President and CEO, The Green Mission Inc. and Probity Appraisal Group
Personal property appraisal is not an exact science. Unlike securities or commodities, there is no public exchange that definitively determines the value of a used Barbara Barry armchair, a dated Formica kitchen, or a reclaimed vanity. Instead, appraisers follow the IRS’s definition of Fair Market Value (FMV), which under Treasury Regulation §1.170A-1(c)(2) is:
“The price at which the property would change hands between a willing buyer and a willing seller, neither being under any compulsion to buy or to sell and both having reasonable knowledge of relevant facts.”

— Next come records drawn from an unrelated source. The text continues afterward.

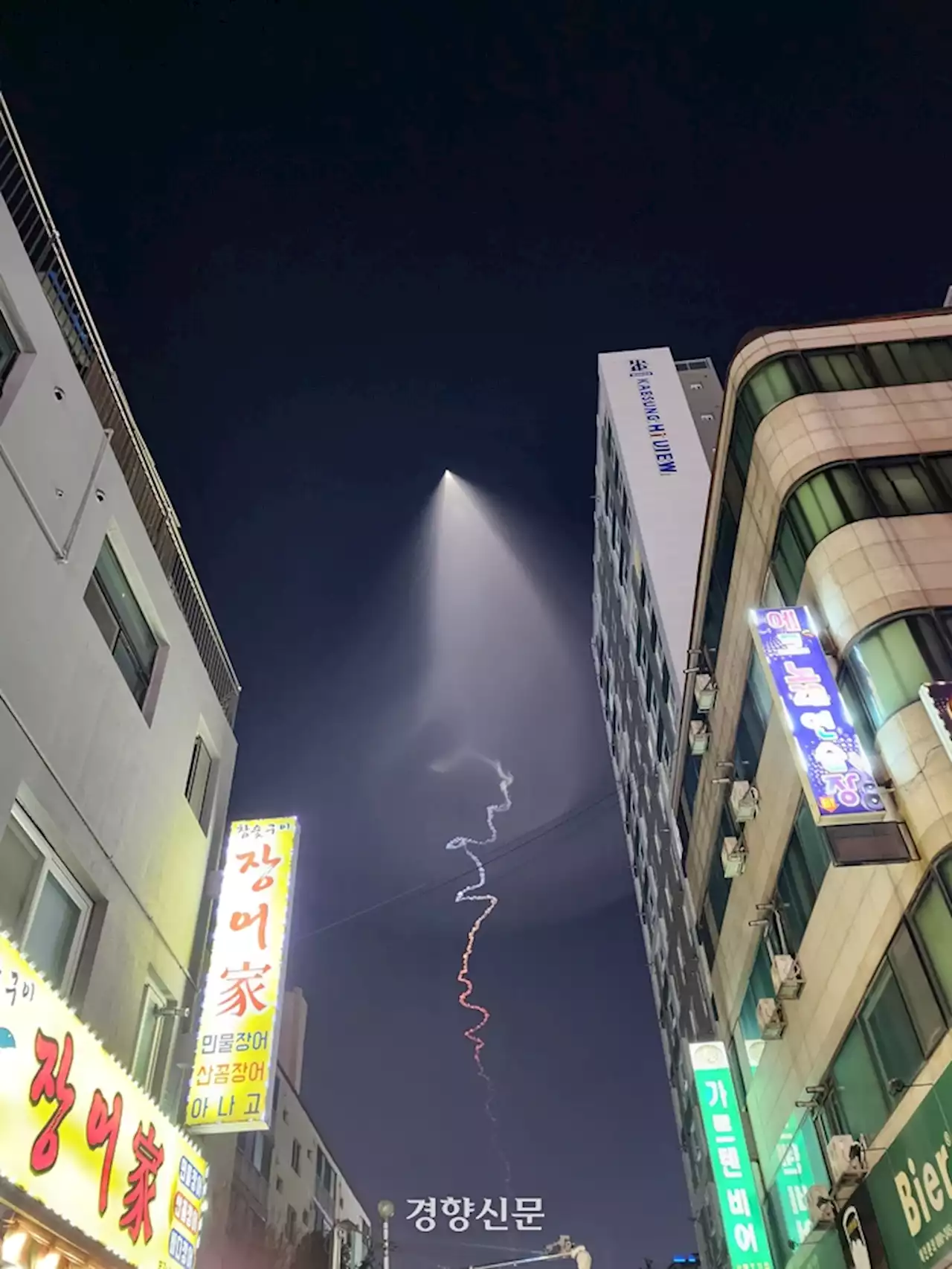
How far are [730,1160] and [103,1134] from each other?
52.6ft

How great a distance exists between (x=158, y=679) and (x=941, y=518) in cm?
1351

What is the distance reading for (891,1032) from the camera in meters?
13.7

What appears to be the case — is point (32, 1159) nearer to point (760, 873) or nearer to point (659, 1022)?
point (760, 873)

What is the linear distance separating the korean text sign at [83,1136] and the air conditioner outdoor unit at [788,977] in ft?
35.7

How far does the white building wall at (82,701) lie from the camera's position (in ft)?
35.8

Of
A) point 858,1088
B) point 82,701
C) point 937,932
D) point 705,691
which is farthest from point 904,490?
point 82,701

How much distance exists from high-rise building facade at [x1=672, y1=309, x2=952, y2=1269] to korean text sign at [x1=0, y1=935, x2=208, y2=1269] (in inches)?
370

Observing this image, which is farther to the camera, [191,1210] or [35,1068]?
[191,1210]

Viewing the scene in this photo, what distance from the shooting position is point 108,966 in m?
12.4

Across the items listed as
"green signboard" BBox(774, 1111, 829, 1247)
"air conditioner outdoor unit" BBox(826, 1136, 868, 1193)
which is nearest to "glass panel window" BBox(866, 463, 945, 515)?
"air conditioner outdoor unit" BBox(826, 1136, 868, 1193)

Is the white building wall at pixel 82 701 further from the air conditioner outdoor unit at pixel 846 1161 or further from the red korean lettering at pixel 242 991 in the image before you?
the air conditioner outdoor unit at pixel 846 1161

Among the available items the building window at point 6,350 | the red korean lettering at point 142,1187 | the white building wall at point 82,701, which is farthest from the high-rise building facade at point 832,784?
the building window at point 6,350

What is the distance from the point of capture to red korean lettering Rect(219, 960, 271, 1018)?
45.8 feet

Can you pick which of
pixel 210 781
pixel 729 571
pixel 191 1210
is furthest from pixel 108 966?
pixel 729 571
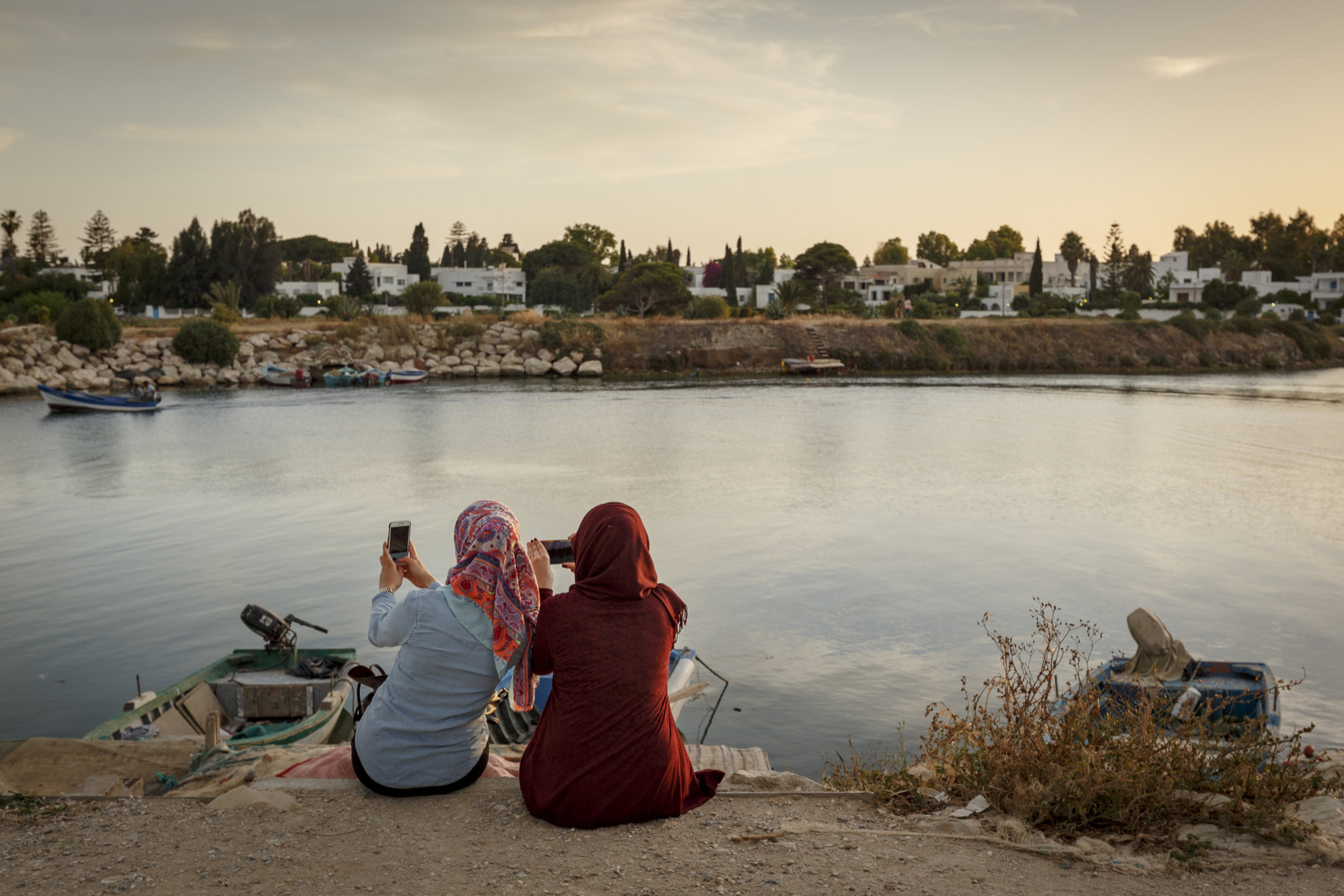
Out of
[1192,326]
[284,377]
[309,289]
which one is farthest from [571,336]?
[1192,326]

With this principle in mind, two appraisers evaluating the same item may justifiably land on different conclusions. One appraiser may rate a Barbara Barry piece as in Very Good condition and value it at $1,000. Another might assess it as Excellent and assign a $1,200 FMV. A third may consider it merely Good and arrive at $800. These differences are not mistakes, they are natural outcomes of an informed but interpretive process. Over time, responsible appraisers trend toward the median, balancing market data, experience, and condition assessment.

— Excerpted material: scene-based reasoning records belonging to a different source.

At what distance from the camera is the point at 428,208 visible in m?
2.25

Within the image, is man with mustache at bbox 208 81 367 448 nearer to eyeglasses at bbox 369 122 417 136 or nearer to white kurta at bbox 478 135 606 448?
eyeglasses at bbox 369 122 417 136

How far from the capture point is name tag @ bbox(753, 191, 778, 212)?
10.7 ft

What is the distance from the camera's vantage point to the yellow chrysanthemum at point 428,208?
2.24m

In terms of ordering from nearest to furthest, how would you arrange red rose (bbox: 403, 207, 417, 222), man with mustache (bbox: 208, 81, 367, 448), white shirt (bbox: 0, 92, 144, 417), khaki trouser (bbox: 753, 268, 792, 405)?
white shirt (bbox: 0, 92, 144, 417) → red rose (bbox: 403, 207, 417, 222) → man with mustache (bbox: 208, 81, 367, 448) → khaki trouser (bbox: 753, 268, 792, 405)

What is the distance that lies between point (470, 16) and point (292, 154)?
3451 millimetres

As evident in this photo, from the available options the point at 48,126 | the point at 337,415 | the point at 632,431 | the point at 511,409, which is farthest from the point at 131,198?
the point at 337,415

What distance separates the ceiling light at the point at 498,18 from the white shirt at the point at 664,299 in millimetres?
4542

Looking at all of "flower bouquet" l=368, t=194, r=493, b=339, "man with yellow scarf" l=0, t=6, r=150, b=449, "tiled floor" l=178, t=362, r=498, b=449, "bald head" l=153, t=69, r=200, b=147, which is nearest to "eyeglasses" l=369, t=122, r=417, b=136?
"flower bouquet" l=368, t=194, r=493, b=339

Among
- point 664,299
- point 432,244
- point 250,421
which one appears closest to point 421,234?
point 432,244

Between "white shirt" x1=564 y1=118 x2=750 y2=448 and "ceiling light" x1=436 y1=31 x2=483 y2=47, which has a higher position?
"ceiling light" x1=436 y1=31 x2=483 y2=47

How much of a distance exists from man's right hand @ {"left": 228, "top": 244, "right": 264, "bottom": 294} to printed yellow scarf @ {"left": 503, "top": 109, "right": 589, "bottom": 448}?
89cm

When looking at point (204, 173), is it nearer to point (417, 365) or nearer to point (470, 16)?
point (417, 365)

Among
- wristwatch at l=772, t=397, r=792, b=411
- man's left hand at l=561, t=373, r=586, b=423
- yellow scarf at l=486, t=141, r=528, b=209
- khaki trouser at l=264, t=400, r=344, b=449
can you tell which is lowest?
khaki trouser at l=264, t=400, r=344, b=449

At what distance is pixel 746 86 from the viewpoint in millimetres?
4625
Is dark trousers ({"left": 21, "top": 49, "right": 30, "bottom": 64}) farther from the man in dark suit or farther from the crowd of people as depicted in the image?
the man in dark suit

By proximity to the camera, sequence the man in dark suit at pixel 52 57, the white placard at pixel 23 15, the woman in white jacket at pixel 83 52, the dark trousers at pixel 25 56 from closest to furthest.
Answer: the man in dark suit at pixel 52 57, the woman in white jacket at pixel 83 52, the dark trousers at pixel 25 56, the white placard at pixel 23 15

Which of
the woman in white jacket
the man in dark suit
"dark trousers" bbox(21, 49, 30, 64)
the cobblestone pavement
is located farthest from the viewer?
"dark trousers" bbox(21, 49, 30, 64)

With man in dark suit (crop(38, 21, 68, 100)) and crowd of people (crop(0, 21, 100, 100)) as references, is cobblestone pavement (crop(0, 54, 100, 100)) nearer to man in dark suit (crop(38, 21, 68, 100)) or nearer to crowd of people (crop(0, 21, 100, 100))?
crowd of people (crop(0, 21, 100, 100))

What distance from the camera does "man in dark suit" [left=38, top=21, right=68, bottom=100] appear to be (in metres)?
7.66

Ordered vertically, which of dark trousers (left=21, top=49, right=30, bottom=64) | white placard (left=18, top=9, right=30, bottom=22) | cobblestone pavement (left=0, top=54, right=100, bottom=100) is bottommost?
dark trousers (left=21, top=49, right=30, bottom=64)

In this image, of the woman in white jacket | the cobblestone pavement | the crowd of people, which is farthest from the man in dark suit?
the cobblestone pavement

At The Green Mission Inc. and Probity Appraisal Group, we believe accuracy in valuations matters, not just ethically, but legally and financially. Recently, we were contacted by two potential donors who had also reached out to other appraisers. One was seeking to donate a dated kitchen set with Formica countertops and an older sink. After analyzing comparable sales and the resale feasibility of similar cabinetry (including rejection policies of nearby ReStores), we advised the client to take a deduction of $5,000 or less, there was no appraisal needed. (The IRS only requires appraisals for anything valued $5,000 or more.) The other appraiser quoted the FMV at $25,000.
Here are a few readily available comparable sales of similar cabinetry. If we can find these within a few minutes, so can the IRS.





In another case, our team appraised a 1,500 square foot dated residential property donation far below a competing appraiser, who valued it $100,000 higher. One client thanked us for our transparency and submitted a modest deduction without an appraisal. The other urged us to raise our number to match the inflated appraisal. We declined. Unless there were hidden diamonds embedded in a bathroom vanity we missed during the site inspection, our value, grounded in methodology, market data, and ethical practice, was firm. That donor chose to "take their chances with the IRS."
This brings us to a critical point: the penalties for overstating charitable contributions are severe and fall entirely on the taxpayer, not the appraiser. Per IRC §6662(e) and (h), a taxpayer can be assessed a 20% penalty for a substantial valuation misstatement (if the value claimed is 150% or more of the correct amount), and a 40% penalty for a gross misstatement (200% or more of FMV). There is no federal licensure for personal property appraisers—unlike CPAs or CFPs. Taxpayers must be discerning. A high number may feel beneficial today, but it may not hold up under audit tomorrow.
This is a rare and complex deduction—one that supports sustainability, diverts usable materials from landfills, and encourages deconstruction over demolition. To preserve this important incentive, we must uphold high standards in our industry while also investing in the growth of the secondary market. The long-term goal is not simply to deduct used building materials, but to build an ecosystem where their resale is viable and commonplace.
In short: Responsible valuations are not just about numbers. They are about trust, compliance, and the future of reuse. Let us protect this deduction by doing it right.